How COP25 participants perceive climate change education for sustainable development? What kind of educational tools and methods are actually used by universities and relevant institutions presented at COP?
Oleksandra Khalaim, head of NGO, tried to raise these and other related questions on site.
Quite a lot of insights were related to climate change university education in USA. It is remarkable, how many US universities and related organizations participated in COP25, bringing big groups of students (up to 25 from each!), inspired to induce changes locally. They organized a quite big number of side-events to show their awareness and any practical steps done.
For example, a large group of U.S. student leaders presented case studies from their campuses that address SDGs at the side event “SDGS for the SDGS: Students Doing Goal-Oriented Science for Sustainable Development Goals”. However, the focus on research is made rather on practical locally based small steps, as it is more popular in education-based initiatives of Europe. At the same time, it is worth noticing, that at the first week of COP25 European universities have not participated so actively in terms of side-events organized and participants amount.
What are hidden barriers and specific features of climate change education in USA? One of them was highlighted at a brief and occasional “coffee” talk with a university professor who guided a student group from Minnesota at COP25. He is teaching climate change science related courses, and complains about low interest among students to take these courses. The reason is that almost any climate related courses are being taught in colleges in US, he claims. The same gap between climate science and youth activism was indicated at the panel discussion “Contributions of higher education to climate action and implementation of the Paris Agreement” help by Vanderbilt University, Moravian College, University of Hawai’i (USA), National University of Singapore, and Monash University (Australia). As was indicated in the presented research (Goldman and Hyams 2019), “students in U.S. colleges and universities are generally not being exposed to climate change concepts”. An institutional shift is needed to make climate change classes obligatory in colleges.
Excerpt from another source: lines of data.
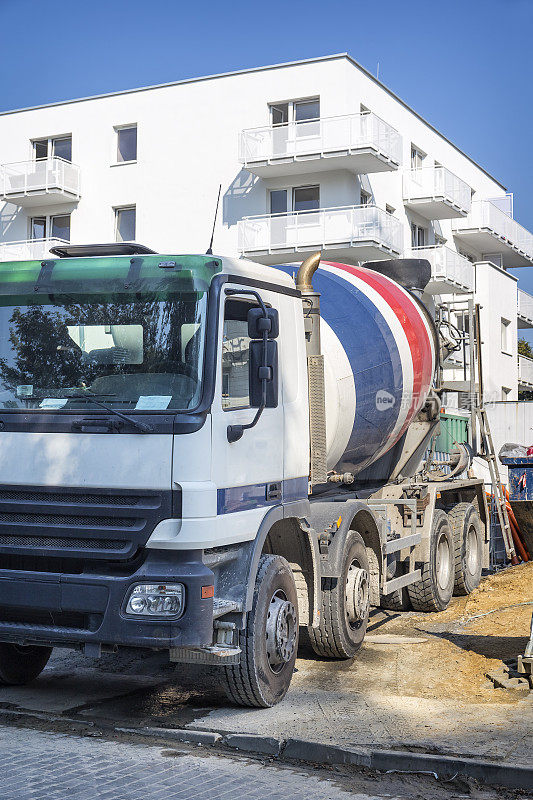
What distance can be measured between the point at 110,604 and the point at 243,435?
1.38 metres

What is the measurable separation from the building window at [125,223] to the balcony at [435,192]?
9.27 metres

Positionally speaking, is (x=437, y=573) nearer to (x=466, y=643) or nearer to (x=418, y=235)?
(x=466, y=643)

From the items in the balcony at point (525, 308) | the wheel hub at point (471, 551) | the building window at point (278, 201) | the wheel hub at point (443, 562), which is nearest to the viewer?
the wheel hub at point (443, 562)

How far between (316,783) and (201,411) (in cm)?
223

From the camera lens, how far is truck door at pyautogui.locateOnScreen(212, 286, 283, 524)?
6145mm

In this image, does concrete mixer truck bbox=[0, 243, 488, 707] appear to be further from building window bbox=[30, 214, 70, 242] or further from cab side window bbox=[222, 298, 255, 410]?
building window bbox=[30, 214, 70, 242]

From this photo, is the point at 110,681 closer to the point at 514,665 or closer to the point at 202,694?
the point at 202,694

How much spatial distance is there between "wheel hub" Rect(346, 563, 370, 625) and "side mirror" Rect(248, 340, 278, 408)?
241 centimetres

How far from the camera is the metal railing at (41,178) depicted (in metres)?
32.6

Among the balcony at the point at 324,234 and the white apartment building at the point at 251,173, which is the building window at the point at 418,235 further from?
the balcony at the point at 324,234

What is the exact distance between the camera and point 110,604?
5.93 m

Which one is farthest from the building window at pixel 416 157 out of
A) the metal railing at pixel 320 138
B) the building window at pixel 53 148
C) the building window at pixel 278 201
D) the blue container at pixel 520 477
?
the blue container at pixel 520 477

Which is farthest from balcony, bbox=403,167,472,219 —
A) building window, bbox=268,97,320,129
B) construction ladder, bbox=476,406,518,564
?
construction ladder, bbox=476,406,518,564

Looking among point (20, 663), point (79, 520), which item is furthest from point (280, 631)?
point (20, 663)
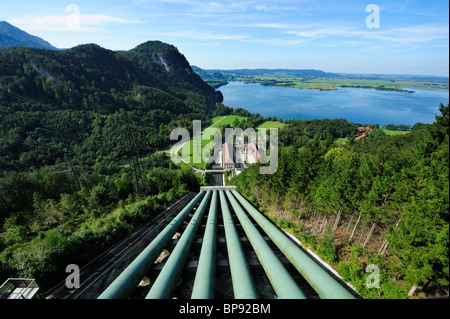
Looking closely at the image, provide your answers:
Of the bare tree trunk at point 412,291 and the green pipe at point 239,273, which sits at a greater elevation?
the green pipe at point 239,273

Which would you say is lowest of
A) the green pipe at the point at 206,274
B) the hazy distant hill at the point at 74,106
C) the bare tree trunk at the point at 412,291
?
the bare tree trunk at the point at 412,291

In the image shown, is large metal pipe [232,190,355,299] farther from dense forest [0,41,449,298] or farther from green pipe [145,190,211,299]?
green pipe [145,190,211,299]

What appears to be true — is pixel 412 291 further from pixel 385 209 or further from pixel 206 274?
pixel 206 274

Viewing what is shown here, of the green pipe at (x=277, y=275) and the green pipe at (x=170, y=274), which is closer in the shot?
the green pipe at (x=277, y=275)

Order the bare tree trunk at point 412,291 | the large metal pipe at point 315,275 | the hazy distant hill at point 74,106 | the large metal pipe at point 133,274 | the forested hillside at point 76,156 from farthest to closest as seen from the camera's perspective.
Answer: the hazy distant hill at point 74,106 < the forested hillside at point 76,156 < the bare tree trunk at point 412,291 < the large metal pipe at point 133,274 < the large metal pipe at point 315,275

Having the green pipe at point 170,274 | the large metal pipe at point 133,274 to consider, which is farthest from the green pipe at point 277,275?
the large metal pipe at point 133,274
The necessity of a good-quality climate science communication was raised in a private talk with a professor from Colorado State University. “We need to communicate our science better, and bring much more interdisciplinarity both in our university education and research. In many cases my colleagues from different fields simply do not know about climate-related research of each other, as they do not speak the same language and do not sit at one table to work together”, she says.
Every child born today will have to live “carbon-neutral” life in terms of GHG emissions in the nearest future. It is not a point of environmental awareness or personal choice; it is a necessity to survive. That’s why climate education should respond on this emergent request effectively, being a part of civil education, using science storytelling, providing tools and skills to act. We need innovative transformative learning methods to be introduced in our universities, as now we are not capable to teach our students, how to save the Earth and themselves in rapidly changing environmental conditions.